The calendar-interpreter module in your brain is necessary for the physical object to be a calendar.  The physical object is not in itself your calendar.  The calendar in this sense does not exist in the physical world.  It is abstract.  Since we think of it as a thing, it is an abstract object.

The abstract object "my calendar" affects the physical world (it causes you to go to the dentist next Tuesday).  The relation of the abstract object to the physical world is mediated by whatever physical object you call your calendar along with the modules in the brain that relate to it.  The modules in the brain are actions by physical objects, so this point of view does not involve Cartesian style dualism.

Note:  A module is a meme.  Are all memes modules?  This needs to be investigated.  Whatever they are, they exist as physical objects in people's brains.

Mathematical objects

A rigorous proof of a theorem about a mathematical object tends to refer to the object as if it were absolutely static and did not affect anything in the physical world.  I talked about this in [10], where I called it the dry bones representation of a mathematical object.  Mathematical objects don't have to be thought of this way, but (I suggest) what makes them mathematical objects is that they can be thought of in dry bones mode.  

If you use calculus to figure out how much fuel to use in a rocket to make it go a mile high, then actually use that amount in the rocket and send it off, your calculations have affected your physical actions, so you were thinking of the calculations as an abstract object.  But if you sit down to check your calculations, you concentrate on the steps one by one with the rules of algebra and calculus in mind.  You are looking at them as inert objects, like you would look at a bone of a dinosaur to see what species it belongs to. From that point of view your calculations form a mathematical object, because you are using the dry-bones approach.

Caveat

All this blather is about how you should think about mathematical objects.  It can be read as philosophy, but I have no intention of defending it as philosophy.  People learning abstract math at college level have a lot of trouble thinking about mathematical objects as objects, and my intention is to start clarifying some aspects of how you think about them in different circumstances.  (The operative word is "start" — there is a lot more to be said.)

About the exposition of this post (a commercial)

You will notice that I gave examples of abstract objects but did not define the word "abstract object".  I did the same with mathematical objects.  In both cases, I put the word "abstract object" or "mathematical object" in boldface at a suitable place in the exposition.

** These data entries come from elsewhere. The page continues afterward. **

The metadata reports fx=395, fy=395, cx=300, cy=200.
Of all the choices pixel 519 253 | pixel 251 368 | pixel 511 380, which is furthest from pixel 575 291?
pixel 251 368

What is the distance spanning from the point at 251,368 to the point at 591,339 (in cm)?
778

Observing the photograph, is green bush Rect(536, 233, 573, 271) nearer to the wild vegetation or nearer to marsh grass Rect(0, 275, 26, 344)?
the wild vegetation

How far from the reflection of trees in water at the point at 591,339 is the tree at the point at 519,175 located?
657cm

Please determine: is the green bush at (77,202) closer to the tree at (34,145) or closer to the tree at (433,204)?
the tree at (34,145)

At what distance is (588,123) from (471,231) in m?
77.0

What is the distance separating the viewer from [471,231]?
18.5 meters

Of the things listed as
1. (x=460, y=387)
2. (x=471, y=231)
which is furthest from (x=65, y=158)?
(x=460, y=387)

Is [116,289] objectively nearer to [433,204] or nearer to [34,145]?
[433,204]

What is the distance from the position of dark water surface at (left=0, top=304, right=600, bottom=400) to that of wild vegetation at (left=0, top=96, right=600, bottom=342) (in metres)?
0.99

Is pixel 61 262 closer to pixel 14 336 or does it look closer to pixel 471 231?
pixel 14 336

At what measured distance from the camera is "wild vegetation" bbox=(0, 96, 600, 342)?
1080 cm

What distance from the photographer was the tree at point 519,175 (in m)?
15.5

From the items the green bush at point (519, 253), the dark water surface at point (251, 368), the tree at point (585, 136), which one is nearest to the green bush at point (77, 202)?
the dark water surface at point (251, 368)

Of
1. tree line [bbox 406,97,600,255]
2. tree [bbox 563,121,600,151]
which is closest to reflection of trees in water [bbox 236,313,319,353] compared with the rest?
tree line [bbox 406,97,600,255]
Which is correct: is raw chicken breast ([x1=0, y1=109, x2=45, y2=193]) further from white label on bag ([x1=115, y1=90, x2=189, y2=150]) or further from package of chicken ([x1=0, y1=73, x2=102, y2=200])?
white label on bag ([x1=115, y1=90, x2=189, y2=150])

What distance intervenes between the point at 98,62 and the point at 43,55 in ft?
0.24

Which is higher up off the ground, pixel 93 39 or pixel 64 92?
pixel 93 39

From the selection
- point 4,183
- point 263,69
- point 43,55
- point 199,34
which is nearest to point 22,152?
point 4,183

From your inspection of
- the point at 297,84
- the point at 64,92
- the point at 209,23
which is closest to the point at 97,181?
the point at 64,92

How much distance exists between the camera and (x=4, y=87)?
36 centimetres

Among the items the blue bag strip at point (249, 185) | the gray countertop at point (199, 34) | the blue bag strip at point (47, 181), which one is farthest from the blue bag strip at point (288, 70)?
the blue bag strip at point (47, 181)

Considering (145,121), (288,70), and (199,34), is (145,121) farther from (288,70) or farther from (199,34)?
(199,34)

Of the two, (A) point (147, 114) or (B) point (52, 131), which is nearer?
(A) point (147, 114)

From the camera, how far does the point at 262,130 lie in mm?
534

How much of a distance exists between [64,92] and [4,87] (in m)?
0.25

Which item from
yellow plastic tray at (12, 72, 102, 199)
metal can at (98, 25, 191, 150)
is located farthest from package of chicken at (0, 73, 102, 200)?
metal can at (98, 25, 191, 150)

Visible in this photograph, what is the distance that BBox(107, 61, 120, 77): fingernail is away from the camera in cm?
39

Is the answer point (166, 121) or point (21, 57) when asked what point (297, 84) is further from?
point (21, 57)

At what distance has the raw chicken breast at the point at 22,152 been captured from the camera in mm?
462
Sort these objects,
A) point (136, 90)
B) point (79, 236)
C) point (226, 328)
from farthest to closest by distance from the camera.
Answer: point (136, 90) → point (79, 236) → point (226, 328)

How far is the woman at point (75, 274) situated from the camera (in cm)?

That is not the way it is done in math, where you usually make the definition of a word in a formal way, marking it as Definition, putting the word in bold or italics, and listing the attributes it must have.  I want to point out two things:

  • For the most part, that behavior is peculiar to mathematics.
  • This post is not a presentation of mathematical ideas.  

This gives me an opportunity for a commercial:  Read what we have written about definitions in References [1], [3] and [4].

References

  1. Atish Bagchi and Charles Wells, Varieties of Mathematical Prose, 1998.
  2. Reuben Hersh, What is mathematics, really? Oxford University Press, 1997
  3. Charles Wells, Handbook of Mathematical Discourse.
  4. Charles Wells, Mathematical objects in abstractmath.org
  5. Math and modules of the mind (previous post)
  6. Mathematical Concepts (previous post)
  7. Thinking about abstract math (previous post)
  8. Terrence W. Deacon, Incomplete Nature.  W. W. Norton, 2012. [I have read only a little of this book so far, but I think he is talking about abstract objects in the sense I have described above.]
  9. Gideon Rosen, Abstract Objects.  Stanford Encyclopedia of Philosophy.
  10. Representations II: Dry Bones (previous post)

 

http://plato.stanford.edu/entries/abstract-objects/

Send to Kindle

Whole numbers

Sue Van Hattum wrote in response to a recent post:

I’d like to know what you think of my ‘abuse of terminology’. I teach at a community college, and I sometimes use incorrect terms (and tell the students I’m doing so), because they feel more aligned with common sense.

To me, and to most students, the phrase “whole numbers” sounds like it refers to anything that doesn’t need fractions to represent it, and should include negative numbers. (It then, of course, would mean the same thing that the word integers does.) So I try to avoid the phrase, mostly. But I sometimes say we’ll use it with the common sense meaning, not the official math meaning.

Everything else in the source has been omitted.